Beginning with the line that holds "Solid Pullover Valencia in Blue für Herren" and ending with the last line below, repeat each line exactly, leaving any pictures out.

Material provided:

+ + + + +

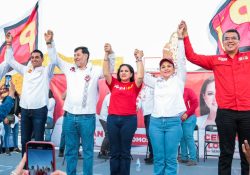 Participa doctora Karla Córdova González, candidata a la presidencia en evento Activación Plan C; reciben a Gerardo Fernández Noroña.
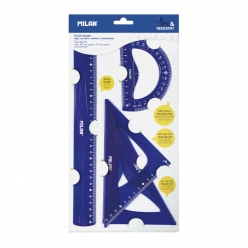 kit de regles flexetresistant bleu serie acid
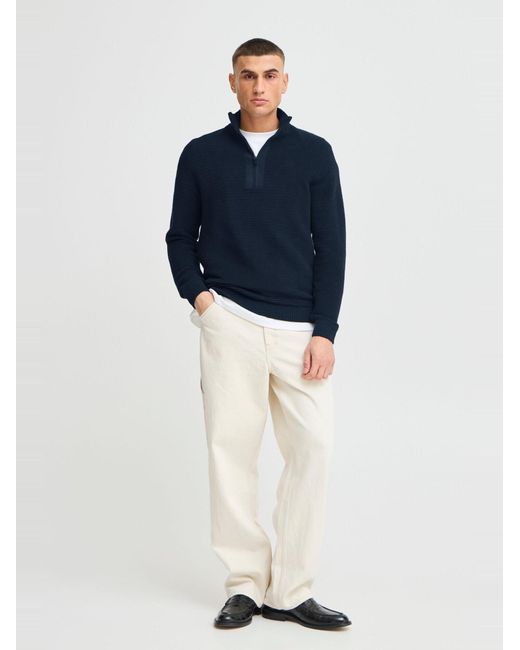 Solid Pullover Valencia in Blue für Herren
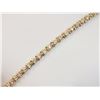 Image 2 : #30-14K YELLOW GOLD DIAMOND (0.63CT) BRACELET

+ + + + +

Result of this task:
 Solid Pullover Valencia in Blue für Herren
 Image 2 : #30-14K YELLOW GOLD DIAMOND (0.63CT) BRACELET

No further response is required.